Database of Interacting Proteins (DIP)

Content
- Description: protein interaction database

Contact
- Research center: University of California, Los Angeles
- Authors: David Eisenberg
- Primary citation: Xenarios, & al. (2002)
- Release date: 2002

Access
- Website: http://dip.doe-mbi.ucla.edu

Miscellaneous
- License: CC BY-ND 3.0

= Database of Interacting Proteins =

Database of protein interactions

The Database of Interacting Proteins (DIP) is a biological database which catalogs experimentally determined interactions between proteins. It combines information from a variety of sources to create a single, consistent set of protein–protein interactions. The data stored within DIP have been curated, both manually, by expert curators, and automatically, using computational approaches that utilize the knowledge about the protein–protein interaction networks extracted from the most reliable, core subset of the DIP data. The database was initially released in 2002. As of 2014, DIP is curated by the research group of David Eisenberg at UCLA.

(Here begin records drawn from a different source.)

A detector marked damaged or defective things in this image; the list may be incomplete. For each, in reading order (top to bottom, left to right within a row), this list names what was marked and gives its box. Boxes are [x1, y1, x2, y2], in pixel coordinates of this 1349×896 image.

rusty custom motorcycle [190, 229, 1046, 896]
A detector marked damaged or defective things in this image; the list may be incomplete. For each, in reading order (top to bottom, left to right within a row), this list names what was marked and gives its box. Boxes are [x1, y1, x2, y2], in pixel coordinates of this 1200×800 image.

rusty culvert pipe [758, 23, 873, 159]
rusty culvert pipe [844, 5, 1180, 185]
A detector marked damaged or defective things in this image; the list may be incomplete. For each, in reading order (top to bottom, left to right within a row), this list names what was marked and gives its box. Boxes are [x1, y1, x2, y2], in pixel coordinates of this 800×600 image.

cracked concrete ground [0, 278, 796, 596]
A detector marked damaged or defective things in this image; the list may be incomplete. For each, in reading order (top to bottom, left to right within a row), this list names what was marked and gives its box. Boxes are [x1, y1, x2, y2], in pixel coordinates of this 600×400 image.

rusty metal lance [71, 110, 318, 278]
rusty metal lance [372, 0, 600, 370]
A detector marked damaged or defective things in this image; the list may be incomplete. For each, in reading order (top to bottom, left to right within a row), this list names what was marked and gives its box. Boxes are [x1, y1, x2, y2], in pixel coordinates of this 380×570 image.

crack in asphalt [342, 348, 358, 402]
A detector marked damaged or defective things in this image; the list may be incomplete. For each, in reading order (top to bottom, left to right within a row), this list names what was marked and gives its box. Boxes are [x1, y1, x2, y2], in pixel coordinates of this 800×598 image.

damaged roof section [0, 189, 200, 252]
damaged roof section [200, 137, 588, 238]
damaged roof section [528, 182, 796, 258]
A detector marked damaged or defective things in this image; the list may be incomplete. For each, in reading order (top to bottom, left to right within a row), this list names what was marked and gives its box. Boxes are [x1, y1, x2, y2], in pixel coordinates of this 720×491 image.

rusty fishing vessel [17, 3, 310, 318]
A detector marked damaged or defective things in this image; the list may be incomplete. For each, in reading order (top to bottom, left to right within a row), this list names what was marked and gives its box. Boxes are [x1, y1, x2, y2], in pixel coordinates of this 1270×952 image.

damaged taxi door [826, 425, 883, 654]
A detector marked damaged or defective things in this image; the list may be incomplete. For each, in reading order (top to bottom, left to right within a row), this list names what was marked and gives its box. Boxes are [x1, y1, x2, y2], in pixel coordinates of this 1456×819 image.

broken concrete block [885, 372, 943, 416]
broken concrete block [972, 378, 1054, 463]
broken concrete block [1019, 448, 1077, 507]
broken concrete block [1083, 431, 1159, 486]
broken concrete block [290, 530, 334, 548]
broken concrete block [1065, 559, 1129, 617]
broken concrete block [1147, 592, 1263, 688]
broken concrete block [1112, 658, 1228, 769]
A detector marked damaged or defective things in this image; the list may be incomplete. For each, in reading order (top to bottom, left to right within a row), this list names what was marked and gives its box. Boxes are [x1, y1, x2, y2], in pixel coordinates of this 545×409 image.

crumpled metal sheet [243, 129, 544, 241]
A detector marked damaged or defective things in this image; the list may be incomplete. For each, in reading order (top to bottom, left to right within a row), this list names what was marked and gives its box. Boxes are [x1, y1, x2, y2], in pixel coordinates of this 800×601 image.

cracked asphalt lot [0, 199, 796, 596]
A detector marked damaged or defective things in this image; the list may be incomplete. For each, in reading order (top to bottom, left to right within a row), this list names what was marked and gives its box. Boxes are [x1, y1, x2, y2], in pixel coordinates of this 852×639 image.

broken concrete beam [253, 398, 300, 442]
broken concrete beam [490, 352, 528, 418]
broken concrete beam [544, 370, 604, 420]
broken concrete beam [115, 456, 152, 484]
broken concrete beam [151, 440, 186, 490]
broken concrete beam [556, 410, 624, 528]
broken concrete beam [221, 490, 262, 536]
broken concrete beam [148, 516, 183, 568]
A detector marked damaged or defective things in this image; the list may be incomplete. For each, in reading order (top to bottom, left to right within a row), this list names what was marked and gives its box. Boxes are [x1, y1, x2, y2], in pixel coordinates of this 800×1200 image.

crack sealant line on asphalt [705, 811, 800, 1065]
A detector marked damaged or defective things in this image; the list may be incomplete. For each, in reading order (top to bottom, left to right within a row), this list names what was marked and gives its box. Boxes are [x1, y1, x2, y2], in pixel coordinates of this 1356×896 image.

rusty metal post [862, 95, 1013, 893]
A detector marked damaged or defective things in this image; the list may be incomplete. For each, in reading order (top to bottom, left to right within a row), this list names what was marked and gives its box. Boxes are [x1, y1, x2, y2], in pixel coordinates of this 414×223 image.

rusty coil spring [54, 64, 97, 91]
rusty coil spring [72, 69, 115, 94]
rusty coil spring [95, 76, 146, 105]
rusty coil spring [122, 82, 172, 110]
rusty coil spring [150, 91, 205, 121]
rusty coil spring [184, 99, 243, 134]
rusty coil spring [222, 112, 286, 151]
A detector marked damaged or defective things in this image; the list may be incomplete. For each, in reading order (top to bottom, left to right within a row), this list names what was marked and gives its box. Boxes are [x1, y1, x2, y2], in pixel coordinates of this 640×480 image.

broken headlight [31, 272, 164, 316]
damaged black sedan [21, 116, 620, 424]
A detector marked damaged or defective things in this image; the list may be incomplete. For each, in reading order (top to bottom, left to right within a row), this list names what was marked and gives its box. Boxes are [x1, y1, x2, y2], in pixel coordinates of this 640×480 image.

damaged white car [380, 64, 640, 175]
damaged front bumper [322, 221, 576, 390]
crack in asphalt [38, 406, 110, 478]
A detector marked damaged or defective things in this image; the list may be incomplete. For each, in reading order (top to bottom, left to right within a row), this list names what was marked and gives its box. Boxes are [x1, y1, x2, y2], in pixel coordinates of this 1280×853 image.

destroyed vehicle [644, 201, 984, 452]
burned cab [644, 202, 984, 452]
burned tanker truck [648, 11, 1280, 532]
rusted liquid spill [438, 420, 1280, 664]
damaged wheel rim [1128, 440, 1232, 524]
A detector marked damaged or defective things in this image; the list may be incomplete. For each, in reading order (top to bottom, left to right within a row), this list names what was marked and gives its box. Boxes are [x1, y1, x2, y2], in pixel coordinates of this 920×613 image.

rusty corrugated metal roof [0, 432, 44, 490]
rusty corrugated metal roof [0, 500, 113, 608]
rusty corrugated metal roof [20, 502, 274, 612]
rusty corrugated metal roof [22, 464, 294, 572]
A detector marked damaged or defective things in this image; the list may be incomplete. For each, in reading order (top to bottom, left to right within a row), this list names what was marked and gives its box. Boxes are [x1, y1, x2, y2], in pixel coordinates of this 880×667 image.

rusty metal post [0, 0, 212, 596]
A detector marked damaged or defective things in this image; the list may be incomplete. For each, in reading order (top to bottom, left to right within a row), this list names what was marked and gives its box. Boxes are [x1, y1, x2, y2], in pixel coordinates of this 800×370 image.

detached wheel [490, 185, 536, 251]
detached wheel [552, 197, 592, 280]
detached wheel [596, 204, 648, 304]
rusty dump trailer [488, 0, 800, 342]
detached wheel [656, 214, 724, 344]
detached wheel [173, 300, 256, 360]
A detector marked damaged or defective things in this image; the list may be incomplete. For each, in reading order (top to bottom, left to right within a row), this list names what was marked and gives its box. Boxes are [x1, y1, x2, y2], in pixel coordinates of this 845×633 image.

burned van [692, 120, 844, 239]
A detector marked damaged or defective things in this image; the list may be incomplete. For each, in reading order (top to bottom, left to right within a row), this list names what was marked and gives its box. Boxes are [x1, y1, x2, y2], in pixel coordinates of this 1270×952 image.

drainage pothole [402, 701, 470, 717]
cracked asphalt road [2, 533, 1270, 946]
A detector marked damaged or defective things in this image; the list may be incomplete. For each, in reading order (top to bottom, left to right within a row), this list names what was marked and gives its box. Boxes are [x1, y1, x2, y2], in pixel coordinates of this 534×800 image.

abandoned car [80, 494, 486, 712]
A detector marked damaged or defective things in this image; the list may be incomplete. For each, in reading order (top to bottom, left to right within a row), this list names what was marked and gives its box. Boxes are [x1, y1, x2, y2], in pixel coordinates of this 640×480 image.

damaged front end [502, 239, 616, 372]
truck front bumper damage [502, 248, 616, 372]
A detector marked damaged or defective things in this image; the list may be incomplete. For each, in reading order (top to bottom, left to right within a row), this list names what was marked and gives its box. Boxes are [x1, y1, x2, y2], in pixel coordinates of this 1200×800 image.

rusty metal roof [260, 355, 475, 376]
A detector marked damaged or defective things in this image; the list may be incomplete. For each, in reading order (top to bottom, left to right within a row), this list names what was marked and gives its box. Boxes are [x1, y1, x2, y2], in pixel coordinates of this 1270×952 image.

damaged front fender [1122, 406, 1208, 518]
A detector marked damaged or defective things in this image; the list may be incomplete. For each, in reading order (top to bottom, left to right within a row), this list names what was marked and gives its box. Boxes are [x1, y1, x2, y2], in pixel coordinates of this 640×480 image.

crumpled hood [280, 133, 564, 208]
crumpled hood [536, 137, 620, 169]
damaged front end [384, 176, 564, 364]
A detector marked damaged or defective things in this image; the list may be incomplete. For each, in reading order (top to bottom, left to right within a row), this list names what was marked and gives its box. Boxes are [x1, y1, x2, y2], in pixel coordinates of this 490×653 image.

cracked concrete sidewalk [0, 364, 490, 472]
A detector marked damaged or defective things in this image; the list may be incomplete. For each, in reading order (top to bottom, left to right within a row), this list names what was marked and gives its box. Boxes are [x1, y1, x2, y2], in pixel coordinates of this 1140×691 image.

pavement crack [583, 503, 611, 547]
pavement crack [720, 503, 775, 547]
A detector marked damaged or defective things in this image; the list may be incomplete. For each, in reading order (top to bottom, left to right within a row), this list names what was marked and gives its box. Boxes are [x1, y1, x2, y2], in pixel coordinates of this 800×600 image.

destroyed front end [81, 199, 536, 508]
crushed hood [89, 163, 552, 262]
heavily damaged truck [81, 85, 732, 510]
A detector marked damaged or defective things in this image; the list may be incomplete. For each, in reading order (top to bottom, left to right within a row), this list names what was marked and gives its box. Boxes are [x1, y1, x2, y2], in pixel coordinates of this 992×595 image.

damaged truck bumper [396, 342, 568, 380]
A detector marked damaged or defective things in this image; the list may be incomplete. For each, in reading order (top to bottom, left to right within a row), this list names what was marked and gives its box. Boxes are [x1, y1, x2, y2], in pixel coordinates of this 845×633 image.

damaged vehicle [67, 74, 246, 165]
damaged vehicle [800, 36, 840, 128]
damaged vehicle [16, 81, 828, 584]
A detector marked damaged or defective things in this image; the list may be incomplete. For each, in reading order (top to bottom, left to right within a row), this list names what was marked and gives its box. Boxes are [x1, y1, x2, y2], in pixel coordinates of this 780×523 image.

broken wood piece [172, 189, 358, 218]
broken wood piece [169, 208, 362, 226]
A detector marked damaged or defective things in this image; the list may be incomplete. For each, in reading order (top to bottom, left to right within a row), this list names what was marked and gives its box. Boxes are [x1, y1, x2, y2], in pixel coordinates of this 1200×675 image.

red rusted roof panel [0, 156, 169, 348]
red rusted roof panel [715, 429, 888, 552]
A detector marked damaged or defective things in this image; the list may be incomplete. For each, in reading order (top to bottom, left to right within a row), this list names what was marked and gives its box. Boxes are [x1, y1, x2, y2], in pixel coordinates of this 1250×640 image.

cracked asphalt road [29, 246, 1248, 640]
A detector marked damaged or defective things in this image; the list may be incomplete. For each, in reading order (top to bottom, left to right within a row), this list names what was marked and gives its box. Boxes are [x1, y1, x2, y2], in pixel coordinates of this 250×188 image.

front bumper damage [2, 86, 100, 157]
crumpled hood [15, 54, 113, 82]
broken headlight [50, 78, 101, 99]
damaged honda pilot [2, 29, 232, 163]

DIP can be searched through its web interface; searches may be based on the interactions described in a selected journal article, or interactions supported by experimental evidence, amongst others.

DIP is a member of the International Molecular Exchange Consortium (IMEx), a group of the major public providers of interaction data. Other participating databases include the Biomolecular Interaction Network Database (BIND), IntAct, the Molecular Interaction Database (MINT), MIPS, MPact, and BioGRID. The databases of IMEx work together to prevent duplications of effort, collecting data from non-overlapping sources and sharing the curated interaction data. The IMEx consortium also worked to develop the HUPO-PSI-MI XML format, which is now widely implemented.

All of the information within DIP is freely available under a Creative Commons BY-ND 3.0 license.